介護をめぐる家族・人間模様【第53話】

母の認知症疑惑……離婚して地元に戻った一人娘が、「間に合った」と思った理由とは

2015/05/30 16:00

■離婚して20年ぶりに両親との平穏な暮らしが戻った

 そんな一ノ瀬さんに、離婚という大きな変化が訪れた。

「実はもう何年も前から、主人とはうまくいっていませんでした。主人は一言でいえば子ども。息子の障がいを受け入れることができず、現実から目をそらしたまま仕事に逃げていたんでしょう。息子のことで私が手いっぱいでも、主人は自分のことしか考えていませんでした。あるとき親戚に不幸があって、急に実家に戻らないといけなくなり、ほかに方法がなくて主人に1日だけ息子を見てほしいと頼んだんです。ところがその日、大事な仕事があったらしく、キレられました。『俺の仕事と息子と、どっちが大事なんだ。俺の仕事の足手まといになるのなら、早く施設にでも入れてしまえ!』って。仕事と息子、どっちが大事かなんてセリフ、今も言う人がいたんだって、逆に冷静になりました。息子の身の振り方が決まったら、主人と別れたいとは考えていましたが、もうこれ以上一緒にいるのは無理。息子と実家に戻ろうと決心しました」

 決心すると、一ノ瀬さんの行動は早かった。夫が出張に行っている間に荷物をまとめ、息子と実家に帰った。離婚届を送り、あとは弁護士を通してもらうように通告した。夫は離婚したくないと言い張っていたが、最終的には調停に応じたという。

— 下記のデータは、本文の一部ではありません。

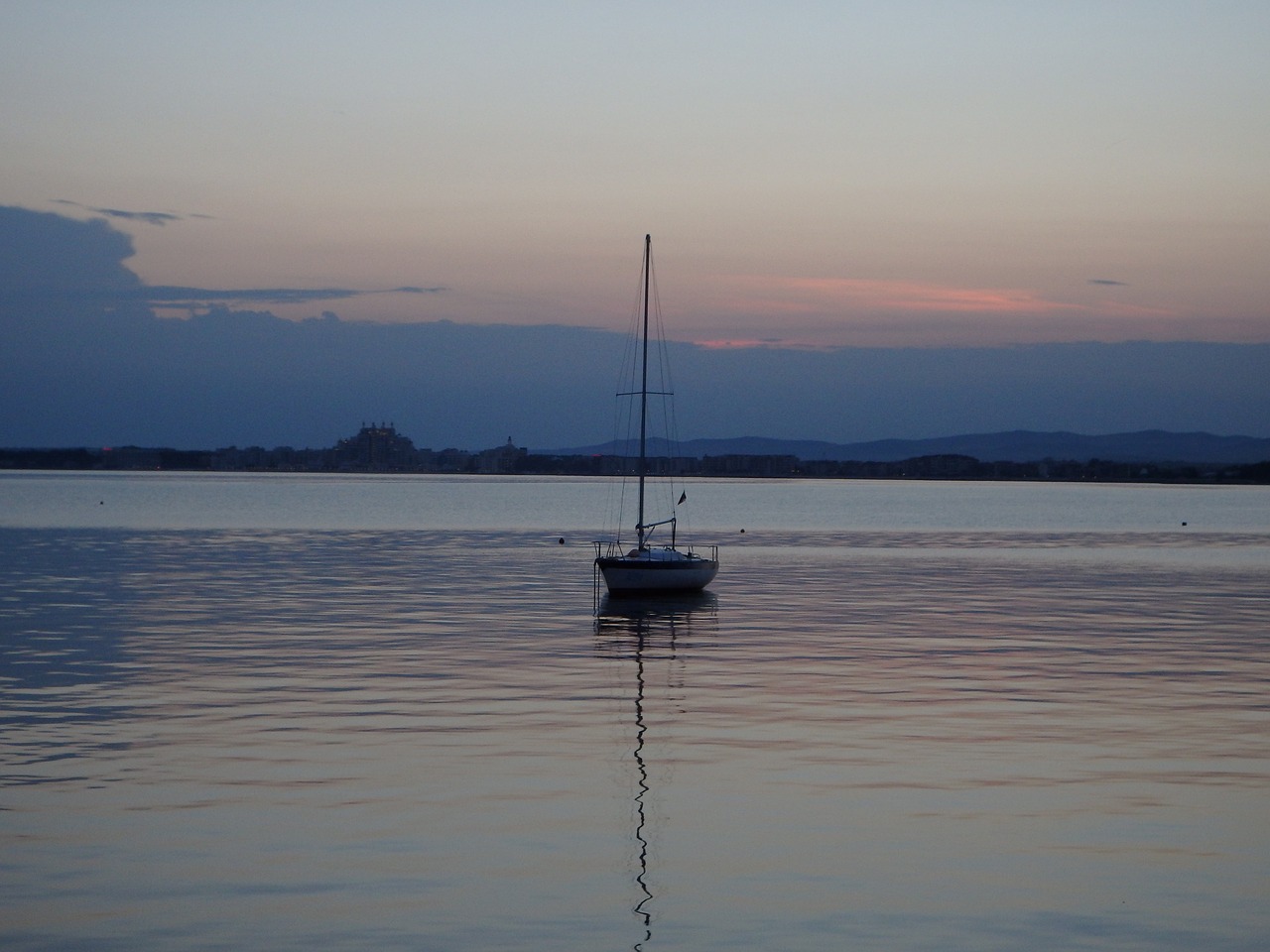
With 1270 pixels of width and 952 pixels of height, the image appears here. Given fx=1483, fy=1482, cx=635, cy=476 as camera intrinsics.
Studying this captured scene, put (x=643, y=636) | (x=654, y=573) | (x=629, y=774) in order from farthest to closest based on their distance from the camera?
(x=654, y=573) < (x=643, y=636) < (x=629, y=774)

「物事にはタイミングがあるんですね。離婚する時期だったんだと思います。主人が施設に入れろと言った息子ですが、ちょうど養護学校の高等部の卒業で、これからどうするかを考えないといけないときでもありました。調べると、たまたま実家の近くのグループホームに空きが出たんです。それで思い切って、そこにお願いすることにしました。これで私に何があっても、息子は一生安心して暮らすことができる。それが私にとっても一番の安心でした」

 一ノ瀬さんが結婚で実家を離れて20年。再び、両親との3人暮らしに戻った。

「長かったですね。でも実家に落ち着いて『ああ、間に合った』と、しみじみ思いました。離婚するのがこれ以上遅れていたら、両親はもっと老いて、3人で普通にごはんを食べることもできなかったでしょう。私もパートですが、仕事も見つかりました。仕事から帰って、1日のことを話しながら食事をする、そんな平穏な時間が本当にありがたいです。あと何年続くかわかりませんが」

 一ノ瀬さんが心配していた母親の認知症疑惑だが、一ノ瀬さんが実家に戻ると同時に、母親は「浮気」の「う」の字も言わなくなったと苦笑する。

「私が落ち着くと同時に、母も落ち着いたんでしょうね。父とは仲良くやっています。不思議ですね。母も自分たちのこれからが不安で、被害妄想が膨らんだのかもしれません」

 現在、一ノ瀬さんは週末に息子の施設を訪れ、一緒に過ごすことが多い。息子も施設に随分馴染んだようで、こちらも落ち着いている状態だ。

「息子は今でも父親を思い出しては、『お父さん、バカ』と言っています。息子のためにも、もっと早く離婚を決断すればよかったと思っています。ただ、東京にいる主人の両親のことを思うと、ちょっと胸が痛みます。私と息子がいなくなって、寂しい思いをしているんじゃないかと。主人が何もしない人だっただけに、老後は嫁に介護してもらおうと当てにしていたでしょうから。まあ、私が心配しても仕方ないですけどね」

 母として、娘として、妻としてがんばってきたのだから、もう嫁は捨ててもいい。娘でいられる時間も、そう長くは残されていないのだから。